Share

Firestorm in France after restaurant refuses service to veiled Muslim women

Spokesman Rupert Colville of the Office of the High Commissioner for Human Rights said the United Nations wants French officials to lift the bans “immediately”, adding that they do not increase security.

Advertisement

Cazeneuve said the aim of the discussions was to forge “an Islam anchored in the values of the French Republic”. He’s also said in his campaign, he hopes to ban headscarves in publicly owned companies and universities and to bring an end to pork-free alternative school meals, which would prevent practicing Muslim children from eating.

The mayor of a seaside town on the French Riviera is sticking by his town’s burkini ban, telling beachgoers, “if you don’t want to live the way we do, don’t come”.

The tensions in France regarding Muslims reached a new high after a restaurant owner in Paris refused to serve two veiled Muslim women and forced them out of the premises on Saturday.

Last week a French high court officially struck down a burkini ban in Villeneuve-Loubet, a Mediterranean beach resort, in effect invalidating others similar, many bans are still being enforced.

Earlier this summer, burkinis were banned from municipal beaches in 15 French towns, including Nice, which suffered a terrorist attack in July that left 84 people dead.

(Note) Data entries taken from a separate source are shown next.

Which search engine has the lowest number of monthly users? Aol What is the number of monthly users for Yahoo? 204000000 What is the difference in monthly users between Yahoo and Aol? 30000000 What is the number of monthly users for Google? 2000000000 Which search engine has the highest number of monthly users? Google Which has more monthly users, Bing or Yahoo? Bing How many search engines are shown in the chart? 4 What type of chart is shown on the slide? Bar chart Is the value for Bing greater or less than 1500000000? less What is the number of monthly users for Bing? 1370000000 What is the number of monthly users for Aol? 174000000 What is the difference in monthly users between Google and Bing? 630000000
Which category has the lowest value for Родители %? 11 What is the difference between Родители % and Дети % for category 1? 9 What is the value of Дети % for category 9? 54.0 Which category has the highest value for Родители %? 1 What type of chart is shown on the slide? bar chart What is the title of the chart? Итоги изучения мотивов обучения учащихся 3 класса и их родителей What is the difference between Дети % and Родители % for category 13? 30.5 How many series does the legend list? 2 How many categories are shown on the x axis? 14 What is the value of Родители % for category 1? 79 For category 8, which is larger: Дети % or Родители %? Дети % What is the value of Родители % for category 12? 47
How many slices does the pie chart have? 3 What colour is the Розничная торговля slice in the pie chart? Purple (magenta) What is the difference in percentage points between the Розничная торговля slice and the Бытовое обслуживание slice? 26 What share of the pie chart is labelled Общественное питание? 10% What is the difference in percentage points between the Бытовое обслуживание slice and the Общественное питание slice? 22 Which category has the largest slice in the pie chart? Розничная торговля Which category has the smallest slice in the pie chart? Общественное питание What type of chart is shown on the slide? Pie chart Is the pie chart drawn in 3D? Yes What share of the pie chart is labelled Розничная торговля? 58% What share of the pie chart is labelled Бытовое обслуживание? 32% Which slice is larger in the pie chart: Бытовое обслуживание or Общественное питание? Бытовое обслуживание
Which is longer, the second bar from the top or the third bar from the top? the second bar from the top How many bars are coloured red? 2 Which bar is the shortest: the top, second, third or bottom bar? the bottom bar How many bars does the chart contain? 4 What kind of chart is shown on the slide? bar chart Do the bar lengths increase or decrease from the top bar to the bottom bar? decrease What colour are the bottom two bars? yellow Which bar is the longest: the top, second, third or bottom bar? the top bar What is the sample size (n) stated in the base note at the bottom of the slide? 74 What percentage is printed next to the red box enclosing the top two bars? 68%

It is thought that around thirty towns have introduced bans on the Islamic swimwear, and a majority of the mayors have not lifted their ban after the Council of State’s judgement. Doing away with foreign financing is tricky because France by law cannot directly fund houses of worship, nor can it provide theology courses for imams.

Local authorities have said the wearing of burkinis threatens public order. The French constitution prohibits religious displays in public institutions.

“What is at stake is very important”, said Abdallah Zekri, who heads the Observatory Against Islamophobia.

The issue has become politically charged at the start of party primaries ahead of next year’s presidential election in France, with several leaders on the right and far-right calling for a law prohibiting the full-body swimming costume worn by some Muslim women.

Advertisement

He also contended that humiliating Muslims “has facilitated the work of Daesh (ISIS) recruiters” of vulnerable Muslim youth. Some 20 mosques or prayer rooms considered imbued with radicalism have been closed in recent months.